### REQUIRED WORK
Copy every row below word for word, leaving out the pictures.

### DATA EXTRACT
BEGIN
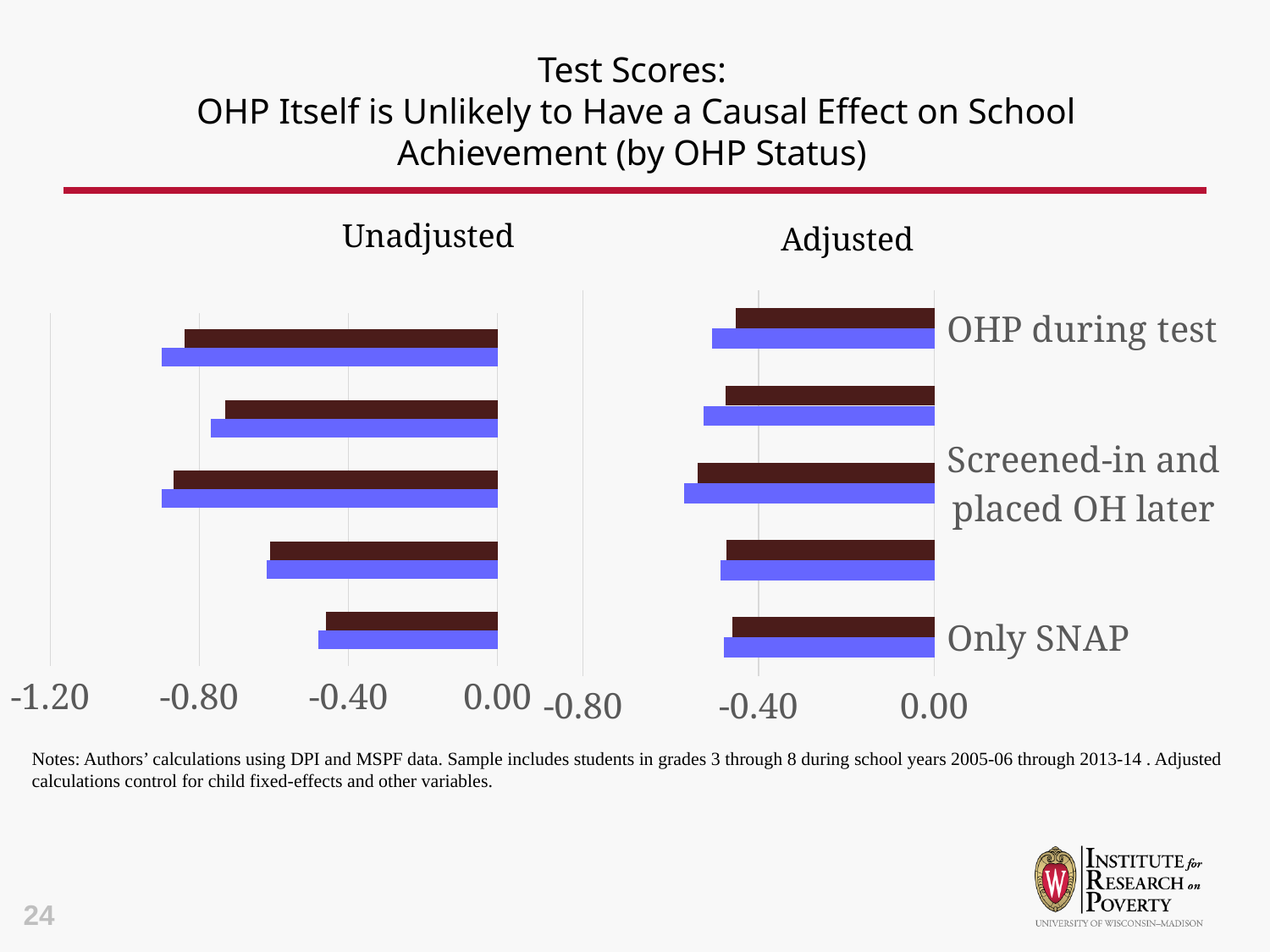
In the Unadjusted chart, which labeled category has the shortest bars (values closest to zero)? Only SNAP How many pairs of bars (categories) are plotted in the Adjusted chart? 5 What kind of chart is the Unadjusted chart? bar chart In the Adjusted chart, is the value of the dark bar for OHP during test greater or less than -0.80? greater In the Adjusted chart, is the value of the blue bar for Screened-in and placed OH later greater or less than -0.40? less In the Unadjusted chart, is the value of the dark bar for Only SNAP greater or less than -0.40? less In the Unadjusted chart, which blue bar extends further from zero: OHP during test or Only SNAP? OHP during test What are the titles of the two charts on the slide? Unadjusted and Adjusted What is the leftmost axis tick label on the Unadjusted chart? -1.20 In the Adjusted chart, which labeled category has the blue bar extending furthest from zero? Screened-in and placed OH later How many bars are shown for each category in the Unadjusted chart? 2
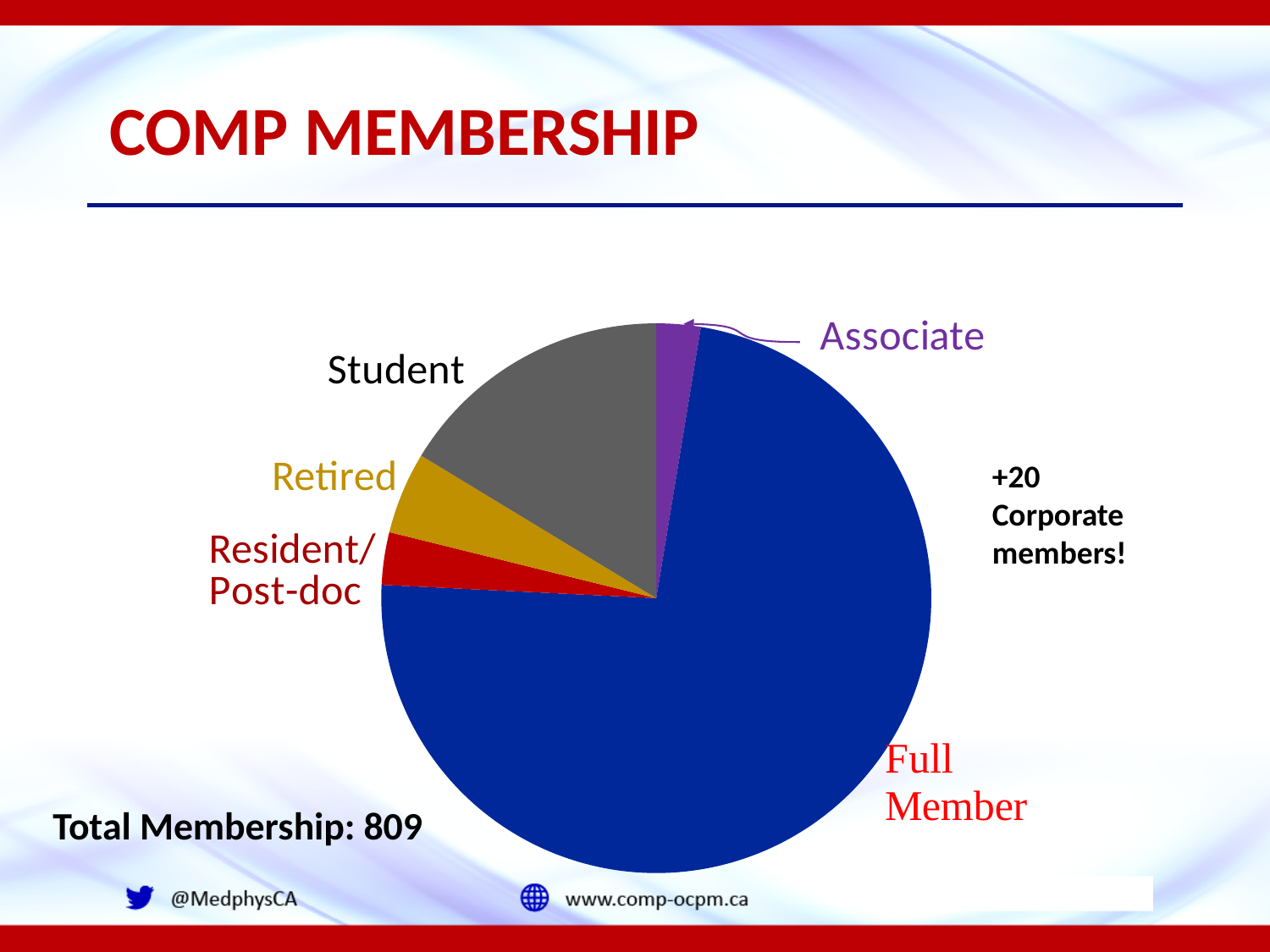
Which membership category has the smallest slice of the pie chart? Associate Which slice is larger, Full Member or Student? Full Member Which membership category has the largest slice of the pie chart? Full Member Which slice is larger, Student or Retired? Student How many slices does the pie chart have? 5 Which category has the second-largest slice of the pie chart? Student Which slice is larger, Student or Associate? Student What kind of chart is shown on the slide? pie chart What colour is the Full Member slice of the pie chart? blue What is the title of the slide containing the pie chart? COMP MEMBERSHIP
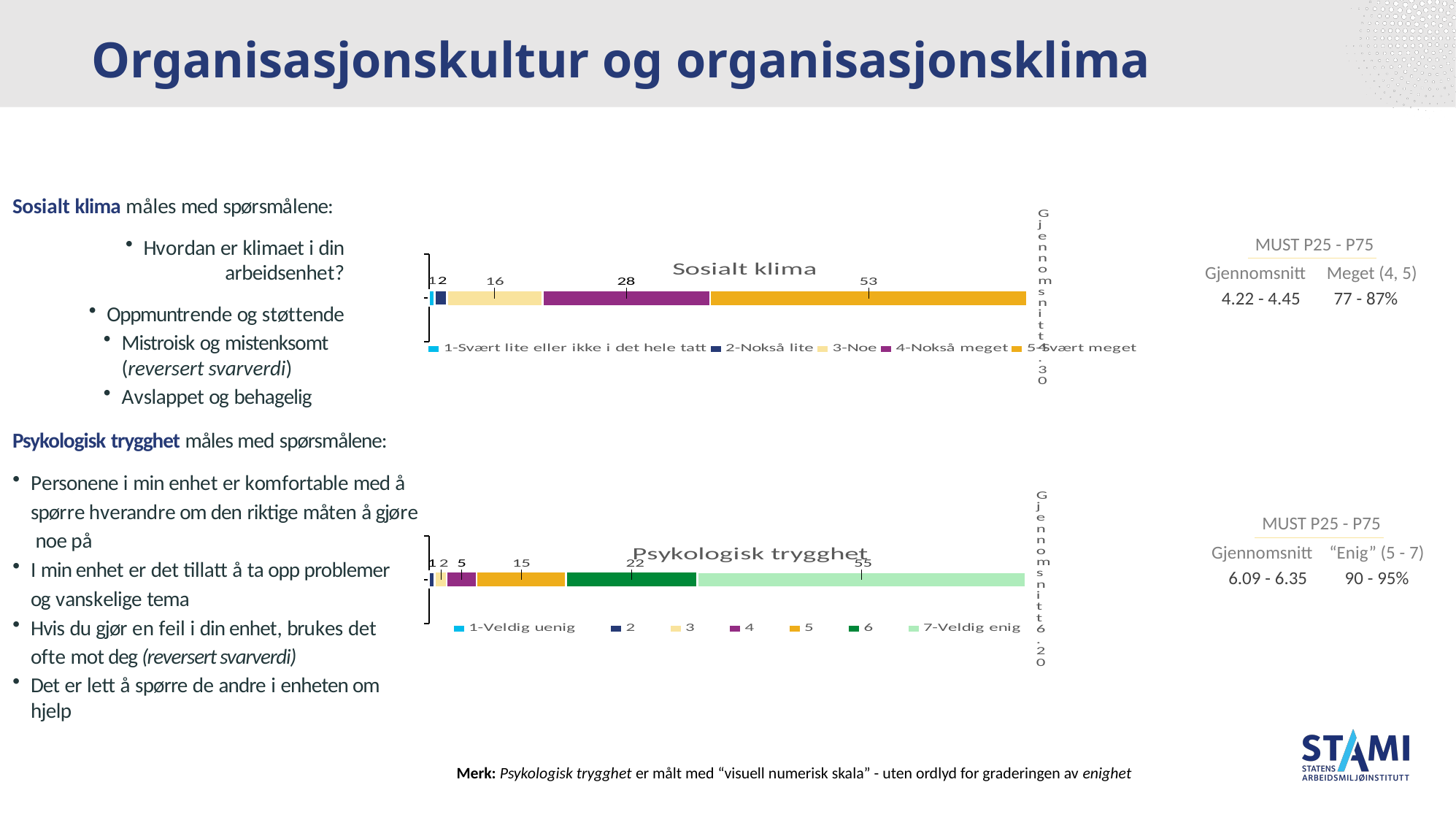
In the Psykologisk trygghet chart, what is the value for 5? 15 In the Sosialt klima chart, what is the value for 3-Noe? 16 In the Sosialt klima chart, which category has the highest value? 5-Svært meget In the Psykologisk trygghet chart, how many series does the legend list? 7 In the Psykologisk trygghet chart, what is the value for 7-Veldig enig? 55 In the Sosialt klima chart, how many series does the legend list? 5 In the Psykologisk trygghet chart, what is the value for 6? 22 In the Sosialt klima chart, what is the value for 5-Svært meget? 53 In the Sosialt klima chart, what is the value for 4-Nokså meget? 28 What kind of chart is the Psykologisk trygghet chart? Stacked bar chart In the Sosialt klima chart, what is the difference between the values for 5-Svært meget and 4-Nokså meget? 25 In the Psykologisk trygghet chart, which is larger, the value for 6 or the value for 5? 6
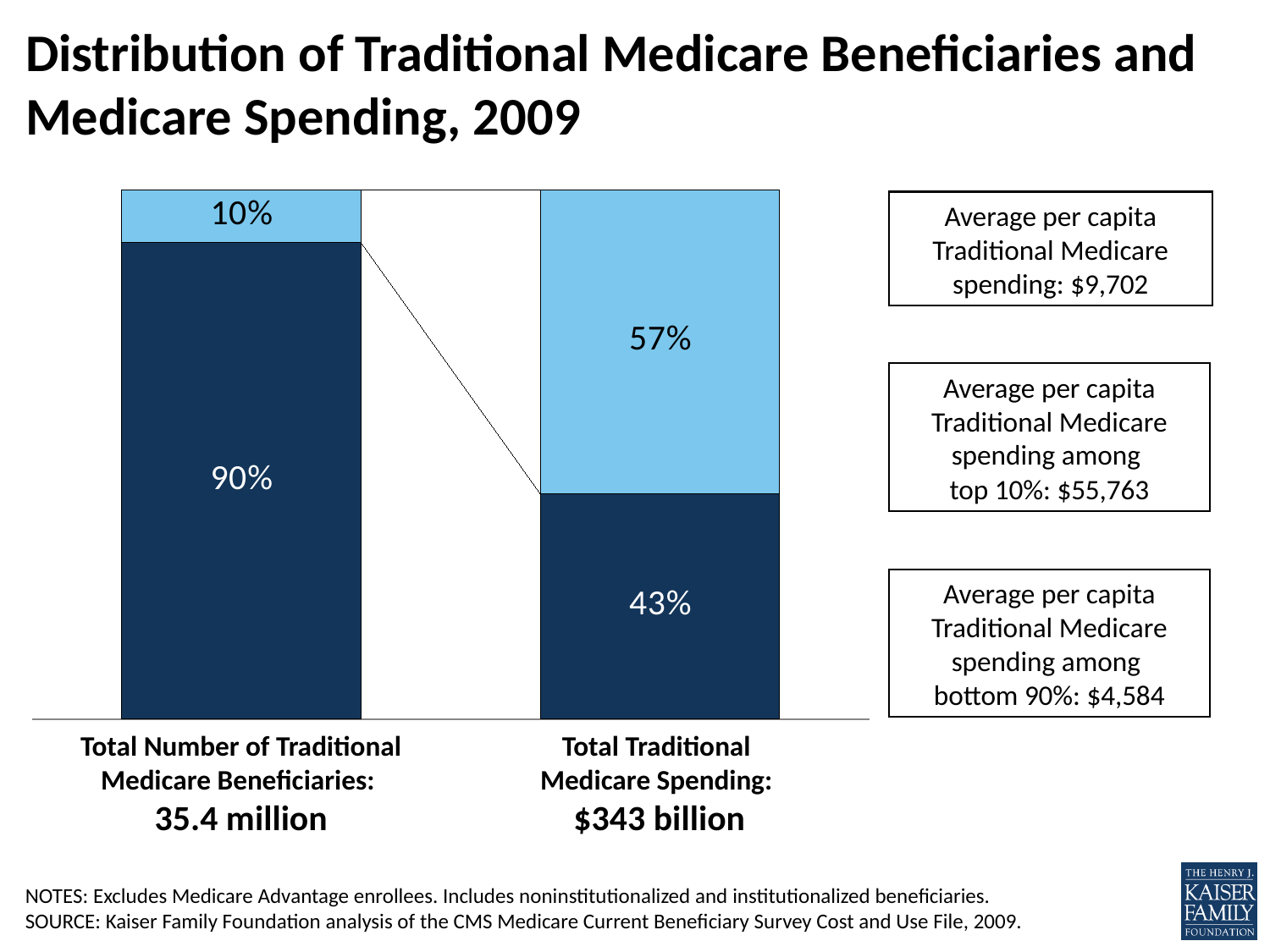
What percentage of Total Number of Traditional Medicare Beneficiaries does the dark blue segment represent? 90% What is the Total Number of Traditional Medicare Beneficiaries shown below the left bar? 35.4 million What is the title of the chart on the slide? Distribution of Traditional Medicare Beneficiaries and Medicare Spending, 2009 What share of Total Traditional Medicare Spending is attributed to the top 10% of beneficiaries? 57% In the Total Traditional Medicare Spending bar, which segment is larger: the top 10% or the bottom 90%? top 10% How many bars are shown in the chart? 2 What share of Total Traditional Medicare Spending is attributed to the bottom 90% of beneficiaries? 43% What is the total of the two segments in the Total Traditional Medicare Spending bar? 100% What type of chart is shown on the slide? Stacked bar chart What is the Total Traditional Medicare Spending shown below the right bar? $343 billion According to the text box on the slide, what is the average per capita Traditional Medicare spending among the top 10%? $55,763 What is the difference in percentage points between the top 10% share of spending and the bottom 90% share of spending? 14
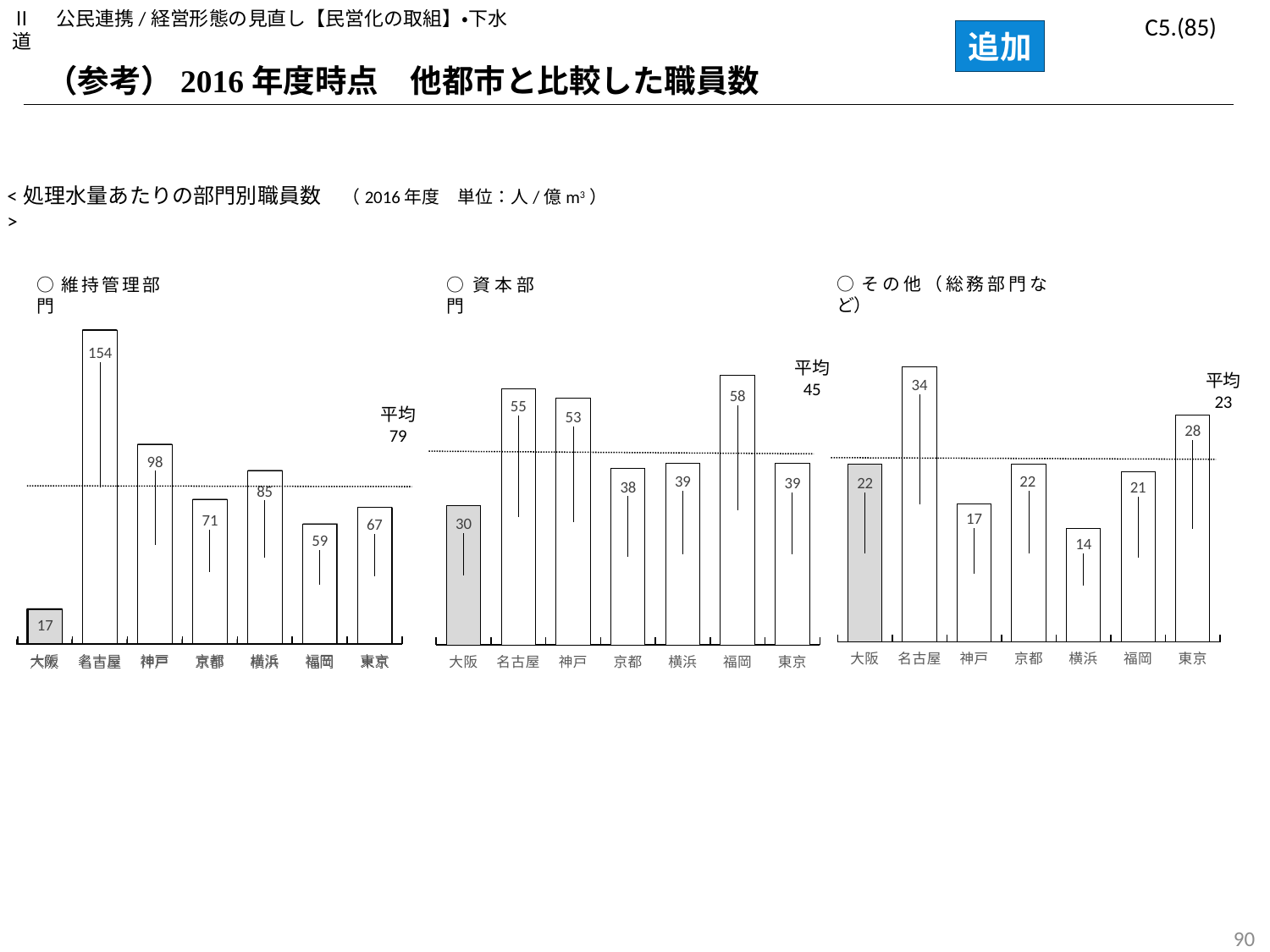
In the その他 chart (right), which city has the highest value? 名古屋 In the 資本部門 chart (middle), which city has the highest value? 福岡 In the 資本部門 chart (middle), which is larger, the value for 大阪 or the value for 京都? 京都 In the その他 chart (right), what is the difference between 東京 and 神戸? 11 In the 資本部門 chart (middle), how many cities are shown? 7 What kind of chart is used for the 維持管理部門 data on the left? Bar chart In the 維持管理部門 chart (left), what average (平均) value is shown? 79 In the 維持管理部門 chart (left), what is the difference between 神戸 and 京都? 27 In the 維持管理部門 chart (left), what is the value for 名古屋? 154 In the 維持管理部門 chart (left), which city has the lowest value? 大阪 In the その他 chart (right), what is the value for 横浜? 14 In the 資本部門 chart (middle), what is the value for 福岡? 58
END
### EXERCISE RESULT
In the Unadjusted chart, which labeled category has the shortest bars (values closest to zero)? Only SNAP How many pairs of bars (categories) are plotted in the Adjusted chart? 5 What kind of chart is the Unadjusted chart? bar chart In the Adjusted chart, is the value of the dark bar for OHP during test greater or less than -0.80? greater In the Adjusted chart, is the value of the blue bar for Screened-in and placed OH later greater or less than -0.40? less In the Unadjusted chart, is the value of the dark bar for Only SNAP greater or less than -0.40? less In the Unadjusted chart, which blue bar extends further from zero: OHP during test or Only SNAP? OHP during test What are the titles of the two charts on the slide? Unadjusted and Adjusted What is the leftmost axis tick label on the Unadjusted chart? -1.20 In the Adjusted chart, which labeled category has the blue bar extending furthest from zero? Screened-in and placed OH later How many bars are shown for each category in the Unadjusted chart? 2
Which membership category has the smallest slice of the pie chart? Associate Which slice is larger, Full Member or Student? Full Member Which membership category has the largest slice of the pie chart? Full Member Which slice is larger, Student or Retired? Student How many slices does the pie chart have? 5 Which category has the second-largest slice of the pie chart? Student Which slice is larger, Student or Associate? Student What kind of chart is shown on the slide? pie chart What colour is the Full Member slice of the pie chart? blue What is the title of the slide containing the pie chart? COMP MEMBERSHIP
In the Psykologisk trygghet chart, what is the value for 5? 15 In the Sosialt klima chart, what is the value for 3-Noe? 16 In the Sosialt klima chart, which category has the highest value? 5-Svært meget In the Psykologisk trygghet chart, how many series does the legend list? 7 In the Psykologisk trygghet chart, what is the value for 7-Veldig enig? 55 In the Sosialt klima chart, how many series does the legend list? 5 In the Psykologisk trygghet chart, what is the value for 6? 22 In the Sosialt klima chart, what is the value for 5-Svært meget? 53 In the Sosialt klima chart, what is the value for 4-Nokså meget? 28 What kind of chart is the Psykologisk trygghet chart? Stacked bar chart In the Sosialt klima chart, what is the difference between the values for 5-Svært meget and 4-Nokså meget? 25 In the Psykologisk trygghet chart, which is larger, the value for 6 or the value for 5? 6
What percentage of Total Number of Traditional Medicare Beneficiaries does the dark blue segment represent? 90% What is the Total Number of Traditional Medicare Beneficiaries shown below the left bar? 35.4 million What is the title of the chart on the slide? Distribution of Traditional Medicare Beneficiaries and Medicare Spending, 2009 What share of Total Traditional Medicare Spending is attributed to the top 10% of beneficiaries? 57% In the Total Traditional Medicare Spending bar, which segment is larger: the top 10% or the bottom 90%? top 10% How many bars are shown in the chart? 2 What share of Total Traditional Medicare Spending is attributed to the bottom 90% of beneficiaries? 43% What is the total of the two segments in the Total Traditional Medicare Spending bar? 100% What type of chart is shown on the slide? Stacked bar chart What is the Total Traditional Medicare Spending shown below the right bar? $343 billion According to the text box on the slide, what is the average per capita Traditional Medicare spending among the top 10%? $55,763 What is the difference in percentage points between the top 10% share of spending and the bottom 90% share of spending? 14
In the その他 chart (right), which city has the highest value? 名古屋 In the 資本部門 chart (middle), which city has the highest value? 福岡 In the 資本部門 chart (middle), which is larger, the value for 大阪 or the value for 京都? 京都 In the その他 chart (right), what is the difference between 東京 and 神戸? 11 In the 資本部門 chart (middle), how many cities are shown? 7 What kind of chart is used for the 維持管理部門 data on the left? Bar chart In the 維持管理部門 chart (left), what average (平均) value is shown? 79 In the 維持管理部門 chart (left), what is the difference between 神戸 and 京都? 27 In the 維持管理部門 chart (left), what is the value for 名古屋? 154 In the 維持管理部門 chart (left), which city has the lowest value? 大阪 In the その他 chart (right), what is the value for 横浜? 14 In the 資本部門 chart (middle), what is the value for 福岡? 58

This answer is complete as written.